Activity 1: In the León to Astorga account, rewrite the stretch from "León to Astorga" through "the surrounding countryside.", substituting "train" for "bus".
Activity 2:
Answer these questions about the León to Astorga account:
(a) How many kilometers a day would walking from León to Santiago have required?
(b) Which museum in Astorga was Carrie determined to see?
(c) Which city once had more hostels than Astorga?

Passage shown:
-=-=-=-=-

León to Astorga
To give Mom’s toe more time to heal, and because walking from León to Santiago would
have required an aggressive 18 kilometers a day, every day, for 12 days, we took a short bus ride from Burgos to Astorga. Astorga is a pleasant little town. Marie Anne had recommended that we be sure to stop here. There is an embarrassing wealth of cathedrals and churches for such a small town, and a Museum of Chocolate, which Carrie was determined to see. The old town in which we’re staying sits on a bluff overlooking the surrounding countryside.
Legend has it that both Santiago and St. Paul preached in Astorga. Both legends seem to me unlikely, but the city did merit a bishopric of its own. Because it’s at the foot of two very steep climbs, it became a place on the Camino for travelers to rest up before the next ascent. As a result, there were once more hostels here than anywhere but Burgos.

-=-=-=-=-

Recorded information:
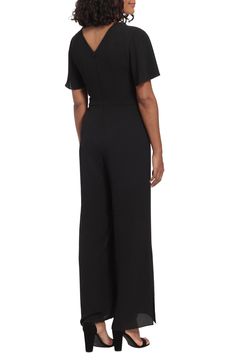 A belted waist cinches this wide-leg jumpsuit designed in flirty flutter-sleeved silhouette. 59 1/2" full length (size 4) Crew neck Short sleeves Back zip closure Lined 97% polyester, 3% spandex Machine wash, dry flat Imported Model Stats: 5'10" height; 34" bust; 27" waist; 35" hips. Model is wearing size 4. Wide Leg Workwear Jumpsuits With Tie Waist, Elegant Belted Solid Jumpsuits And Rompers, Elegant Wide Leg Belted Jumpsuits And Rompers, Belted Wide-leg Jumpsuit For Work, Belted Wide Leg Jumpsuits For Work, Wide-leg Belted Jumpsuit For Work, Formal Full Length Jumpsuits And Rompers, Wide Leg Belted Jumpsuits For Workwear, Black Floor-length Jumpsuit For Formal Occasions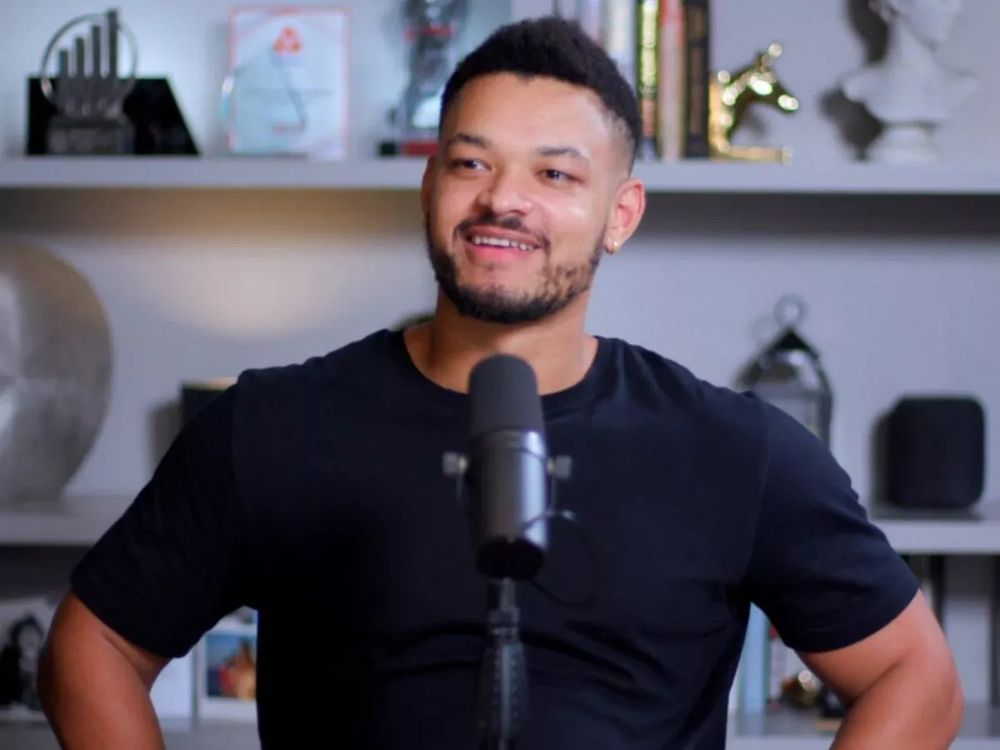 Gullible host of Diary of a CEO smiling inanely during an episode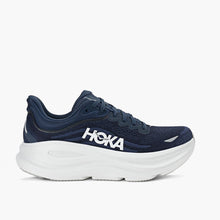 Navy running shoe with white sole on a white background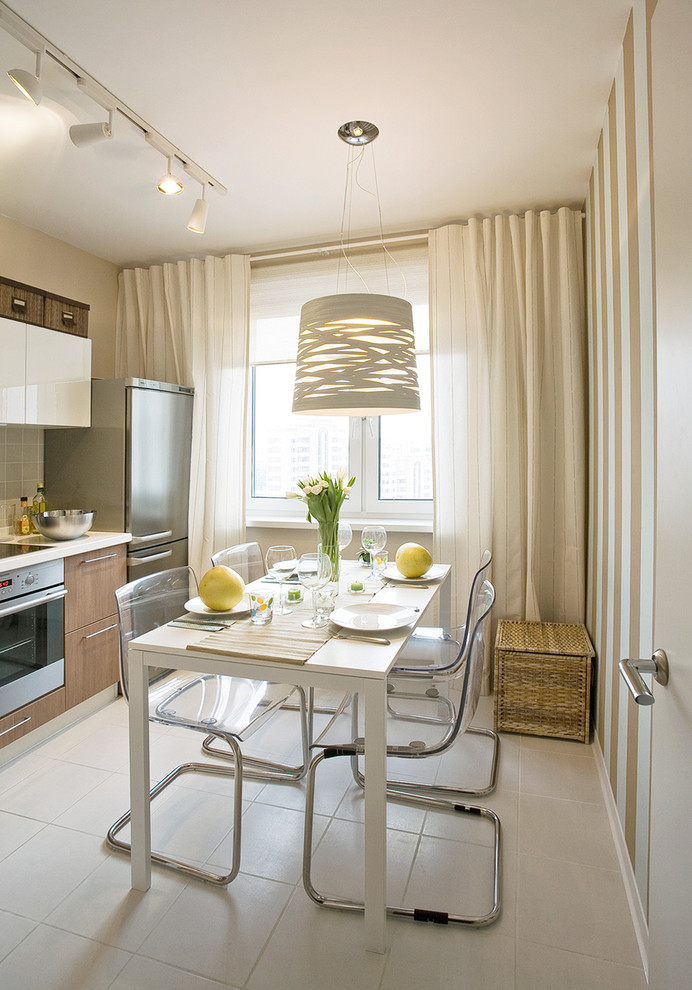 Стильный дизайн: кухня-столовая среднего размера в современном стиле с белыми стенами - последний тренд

-=-=-=-=-

Response 1:
León to Astorga
To give Mom’s toe more time to heal, and because walking from León to Santiago would
have required an aggressive 18 kilometers a day, every day, for 12 days, we took a short train ride from Burgos to Astorga. Astorga is a pleasant little town. Marie Anne had recommended that we be sure to stop here. There is an embarrassing wealth of cathedrals and churches for such a small town, and a Museum of Chocolate, which Carrie was determined to see. The old town in which we’re staying sits on a bluff overlooking the surrounding countryside.

Response 2:
(a) 18 kilometers a day
(b) The Museum of Chocolate
(c) Burgos